__Requirement 1__: Based on the hockey game recap below, decide whether each statement agrees with it: (a) Torey Krug missed the first 11 games of the season with an ankle injury; (b) Frederik Andersen made 30 saves; (c) Jakob Forsbacka Karlsson scored during a power play. For each, answer yes or no and quote the words of the recap that settle it.

________

The B’s, who got goals from six scorers, had a 6-1 lead at one point in the third period.
Rookie Jakob Forsbacka Karlsson (third of the season) finished a Pastrnak pass during a 4-on-4 situation to put the B’s ahead, 1-0, at 11:20 of the first period.
David Backes' third of the season made it 2-0 on one of the Bruins’ three power plays in the second period, and Torey Krug’s first of the season boosted the lead to 3-0 with just 2:15 to go in the second. Krug, who missed the first 11 games of the season with an ankle injury, had earlier contributed his 13th assist in 18 games.
The Leafs, and goalie Frederik Andersen (22 saves), imploded in the third period. Travis Dermott (4:03) answered a goal by Danton Heinen (third of the season) at 1:47, but the Bruins struck right back on Krejci’s goal at 4:37. Andersen was pulled after he dropped Heinen’s bad-angle floater, and rookie Ryan Donato became the fourth Bruin to score his third goal of the season at 6:13.

________

__Requirement 2__: In the rows below, copy out the lines verbatim, beginning at the line that contains "Trail-camera trap review — how many bracelets" and stopping after the line that contains "xmin=17 ymin=47 xmax=22 ymax=54".

Extracted records

________

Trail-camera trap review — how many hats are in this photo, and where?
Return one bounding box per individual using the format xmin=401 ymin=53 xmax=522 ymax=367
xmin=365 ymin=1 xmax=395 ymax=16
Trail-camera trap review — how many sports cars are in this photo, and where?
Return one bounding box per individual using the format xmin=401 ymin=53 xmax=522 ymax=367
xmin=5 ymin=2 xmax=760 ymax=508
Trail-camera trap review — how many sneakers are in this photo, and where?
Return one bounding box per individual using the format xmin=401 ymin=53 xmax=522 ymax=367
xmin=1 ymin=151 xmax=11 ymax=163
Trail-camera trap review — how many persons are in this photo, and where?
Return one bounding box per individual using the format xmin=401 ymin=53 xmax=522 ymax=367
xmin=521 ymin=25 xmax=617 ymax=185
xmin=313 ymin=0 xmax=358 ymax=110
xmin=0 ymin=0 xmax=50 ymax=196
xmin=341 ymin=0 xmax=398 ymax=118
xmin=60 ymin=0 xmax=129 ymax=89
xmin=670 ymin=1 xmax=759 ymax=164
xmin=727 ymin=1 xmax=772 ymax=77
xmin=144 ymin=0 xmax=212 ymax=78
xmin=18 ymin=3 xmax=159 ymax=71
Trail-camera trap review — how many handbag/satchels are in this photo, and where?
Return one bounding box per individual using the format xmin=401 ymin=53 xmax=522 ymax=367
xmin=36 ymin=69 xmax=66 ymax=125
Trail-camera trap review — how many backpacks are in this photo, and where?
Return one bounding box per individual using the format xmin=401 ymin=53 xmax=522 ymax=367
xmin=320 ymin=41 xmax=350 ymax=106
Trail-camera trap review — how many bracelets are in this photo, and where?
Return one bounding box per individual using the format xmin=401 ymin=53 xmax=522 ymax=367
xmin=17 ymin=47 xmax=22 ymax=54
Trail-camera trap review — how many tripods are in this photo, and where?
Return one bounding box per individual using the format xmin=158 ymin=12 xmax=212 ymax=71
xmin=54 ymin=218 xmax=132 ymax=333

________

__Complete response 1__:
(a) Yes: "Krug, who missed the first 11 games of the season with an ankle injury"
(b) No: "goalie Frederik Andersen (22 saves)"
(c) No: "finished a Pastrnak pass during a 4-on-4 situation"

__Complete response 2__:
Trail-camera trap review — how many bracelets are in this photo, and where?
Return one bounding box per individual using the format xmin=401 ymin=53 xmax=522 ymax=367
xmin=17 ymin=47 xmax=22 ymax=54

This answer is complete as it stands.